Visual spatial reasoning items
---*---
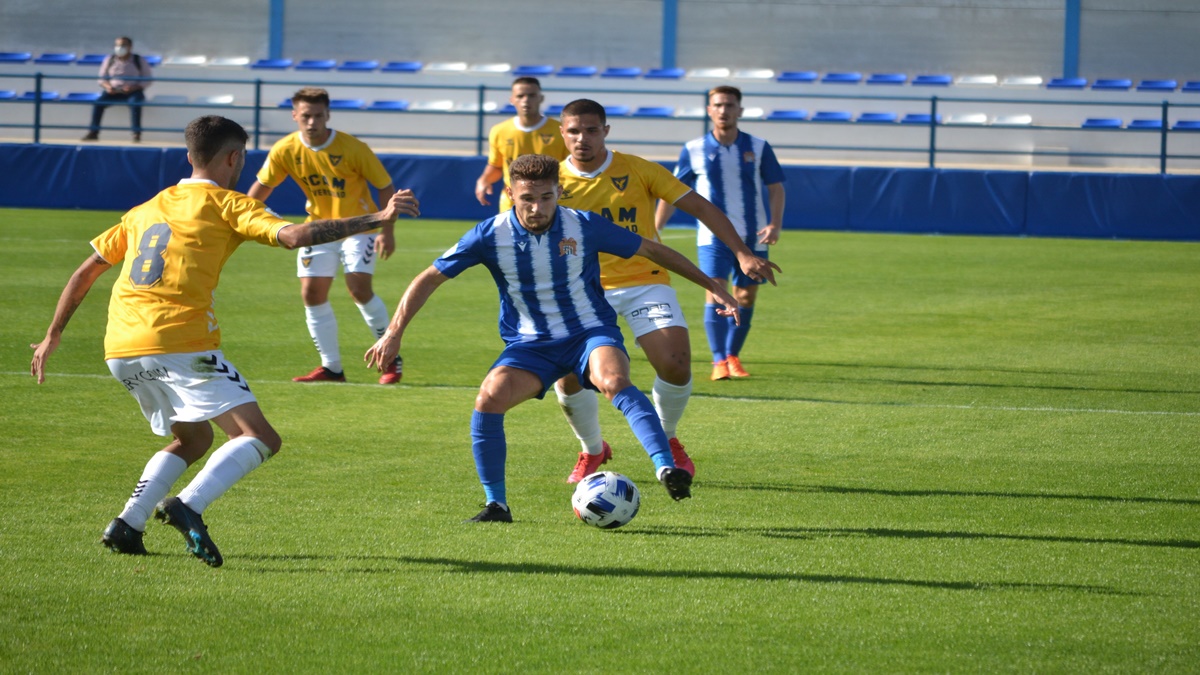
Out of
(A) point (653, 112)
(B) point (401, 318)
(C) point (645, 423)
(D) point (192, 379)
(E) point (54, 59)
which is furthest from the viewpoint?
(E) point (54, 59)

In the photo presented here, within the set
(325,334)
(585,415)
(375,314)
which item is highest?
(375,314)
---*---
PROMPT
Scale the material above by copying every line, requests included, with each coordinate in the answers multiplied by 1.6 and rounded to a whole number (halves up), while the coordinates in the requests stay as they are. Leave the pictures out.

RESULT BELOW
Out of
(A) point (653, 112)
(B) point (401, 318)
(C) point (645, 423)
(D) point (192, 379)
(E) point (54, 59)
which is furthest from the viewpoint?
(E) point (86, 94)

In the photo presented here, within the set
(325,334)
(585,415)
(375,314)
which item is highest?
(600,502)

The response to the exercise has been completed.